Also wie gesagt, die Wahrscheinlichkeit das ihr da was vernünftiges rauskriegt geht wohl eher gegen 0, also ist ein neues Thema auf jeden Fall notwending

Außerdem habt ihr vergessen, dass ihr mal von Java lernen abgesehen, euch auch mit der Entwicklung unter Android auseinadersetzen müsstet. Da ihr ja alle kaum was realisiert habt (irgendwelche privaten Programmierprojekte) wird euch wohl auch das Verständnis für alles anfangs fehlen und komplexe Sachen dementsprechend wegfallen.

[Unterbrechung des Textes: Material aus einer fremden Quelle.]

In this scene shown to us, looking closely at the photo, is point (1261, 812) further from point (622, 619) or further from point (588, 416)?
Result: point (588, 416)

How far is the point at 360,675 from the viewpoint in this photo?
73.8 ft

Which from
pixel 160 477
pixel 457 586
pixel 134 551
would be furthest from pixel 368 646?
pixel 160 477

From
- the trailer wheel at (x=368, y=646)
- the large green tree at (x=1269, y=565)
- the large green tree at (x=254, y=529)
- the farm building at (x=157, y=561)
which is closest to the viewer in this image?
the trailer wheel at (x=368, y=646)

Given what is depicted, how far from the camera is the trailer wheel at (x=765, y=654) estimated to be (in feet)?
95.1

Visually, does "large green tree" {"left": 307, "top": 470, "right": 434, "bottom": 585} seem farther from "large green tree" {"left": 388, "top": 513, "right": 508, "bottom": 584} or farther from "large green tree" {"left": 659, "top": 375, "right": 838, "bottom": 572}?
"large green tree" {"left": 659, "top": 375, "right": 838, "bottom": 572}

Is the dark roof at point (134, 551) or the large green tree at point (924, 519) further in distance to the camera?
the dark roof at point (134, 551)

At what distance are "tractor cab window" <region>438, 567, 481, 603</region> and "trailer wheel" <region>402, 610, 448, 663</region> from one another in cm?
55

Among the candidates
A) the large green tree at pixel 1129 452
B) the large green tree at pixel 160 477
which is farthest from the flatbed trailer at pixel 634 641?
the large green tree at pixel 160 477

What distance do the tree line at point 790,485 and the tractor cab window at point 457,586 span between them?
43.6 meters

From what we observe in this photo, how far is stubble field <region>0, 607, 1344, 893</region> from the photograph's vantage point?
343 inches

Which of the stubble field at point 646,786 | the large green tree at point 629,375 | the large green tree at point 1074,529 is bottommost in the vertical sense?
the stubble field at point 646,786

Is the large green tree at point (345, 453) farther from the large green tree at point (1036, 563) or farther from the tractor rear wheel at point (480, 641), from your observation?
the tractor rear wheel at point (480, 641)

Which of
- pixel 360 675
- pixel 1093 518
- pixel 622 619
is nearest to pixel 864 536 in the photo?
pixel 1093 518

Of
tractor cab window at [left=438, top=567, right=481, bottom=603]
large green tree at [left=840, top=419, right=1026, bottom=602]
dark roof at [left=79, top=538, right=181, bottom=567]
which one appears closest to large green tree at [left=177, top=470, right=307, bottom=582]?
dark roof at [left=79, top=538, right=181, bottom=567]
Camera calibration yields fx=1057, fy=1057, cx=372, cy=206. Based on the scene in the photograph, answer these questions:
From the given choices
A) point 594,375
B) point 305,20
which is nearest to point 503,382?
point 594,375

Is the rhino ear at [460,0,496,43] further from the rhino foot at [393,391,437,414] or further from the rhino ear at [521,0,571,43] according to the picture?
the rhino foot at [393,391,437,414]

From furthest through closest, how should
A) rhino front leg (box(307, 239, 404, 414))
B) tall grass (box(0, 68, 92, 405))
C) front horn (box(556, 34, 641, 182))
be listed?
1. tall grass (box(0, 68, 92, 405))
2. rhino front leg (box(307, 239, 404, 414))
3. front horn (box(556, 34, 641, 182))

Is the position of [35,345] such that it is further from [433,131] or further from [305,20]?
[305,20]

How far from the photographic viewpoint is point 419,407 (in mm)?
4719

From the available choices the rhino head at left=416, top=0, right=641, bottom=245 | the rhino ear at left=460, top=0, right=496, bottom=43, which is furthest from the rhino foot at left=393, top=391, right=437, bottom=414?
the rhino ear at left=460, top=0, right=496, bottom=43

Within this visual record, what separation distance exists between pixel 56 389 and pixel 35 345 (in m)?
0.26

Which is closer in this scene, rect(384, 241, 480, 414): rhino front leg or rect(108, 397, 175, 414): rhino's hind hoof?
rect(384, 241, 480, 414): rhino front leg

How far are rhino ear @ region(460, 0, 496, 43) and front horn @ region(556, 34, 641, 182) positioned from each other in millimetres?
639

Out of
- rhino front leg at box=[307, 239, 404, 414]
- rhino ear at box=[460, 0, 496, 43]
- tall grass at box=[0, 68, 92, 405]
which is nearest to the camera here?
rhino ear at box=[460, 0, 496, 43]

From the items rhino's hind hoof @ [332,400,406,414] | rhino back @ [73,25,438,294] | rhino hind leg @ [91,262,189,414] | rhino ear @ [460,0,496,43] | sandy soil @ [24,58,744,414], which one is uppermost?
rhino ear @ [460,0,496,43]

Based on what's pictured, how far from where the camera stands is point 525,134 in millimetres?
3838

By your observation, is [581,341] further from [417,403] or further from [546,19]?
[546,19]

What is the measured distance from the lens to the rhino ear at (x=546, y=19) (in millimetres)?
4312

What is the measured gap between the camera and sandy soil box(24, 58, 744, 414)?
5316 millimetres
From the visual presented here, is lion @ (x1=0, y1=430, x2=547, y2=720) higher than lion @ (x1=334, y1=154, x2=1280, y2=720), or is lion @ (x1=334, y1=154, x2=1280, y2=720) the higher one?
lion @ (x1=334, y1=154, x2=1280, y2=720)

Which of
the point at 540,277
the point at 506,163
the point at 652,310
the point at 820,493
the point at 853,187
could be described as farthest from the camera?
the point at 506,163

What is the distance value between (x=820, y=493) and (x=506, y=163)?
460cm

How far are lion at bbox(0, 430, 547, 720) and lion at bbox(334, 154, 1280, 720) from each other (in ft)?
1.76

Ich muss ganz ehrlich sagen, dass ich "Komplexe Systeme" erstmal googeln musste um mir ein Bild davon zu machen, was ich überhaupt darunter verstehen soll - hat sich kaum gebessert. Im Endeffekt alles etwas abstraker, warum gerade ist das euer Themengebiet? Was hat der Lehrer für Beispiele gegeben was darunter fällt? Oder was hat er für Projekte vorgeschlagen, dann könn wir dir vllt weiter helfen.

Grüße


----------



## schlingel (26. Sep 2012)

Macht doch ein Multiplayer-Spiel. Nehmt ein Feld her, sagen wir 32x32 oder kleiner und dazu 16 NPCs. Sobald sich der erste Spieler einlogged, übernimmt er die Kontrolle eines NPCs und muss sich daran machen die anderen Charaktere zu besiegen.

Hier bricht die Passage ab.